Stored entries
========

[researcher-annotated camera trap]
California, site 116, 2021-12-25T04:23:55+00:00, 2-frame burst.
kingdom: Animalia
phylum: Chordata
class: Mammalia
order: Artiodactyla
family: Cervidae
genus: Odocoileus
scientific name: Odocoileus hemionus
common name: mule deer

========

• Exercise instructions:
This calls for all of the entries above, repeated exactly.

• Result of the task:
[researcher-annotated camera trap]
California, site 116, 2021-12-25T04:23:55+00:00, 2-frame burst.
kingdom: Animalia
phylum: Chordata
class: Mammalia
order: Artiodactyla
family: Cervidae
genus: Odocoileus
scientific name: Odocoileus hemionus
common name: mule deer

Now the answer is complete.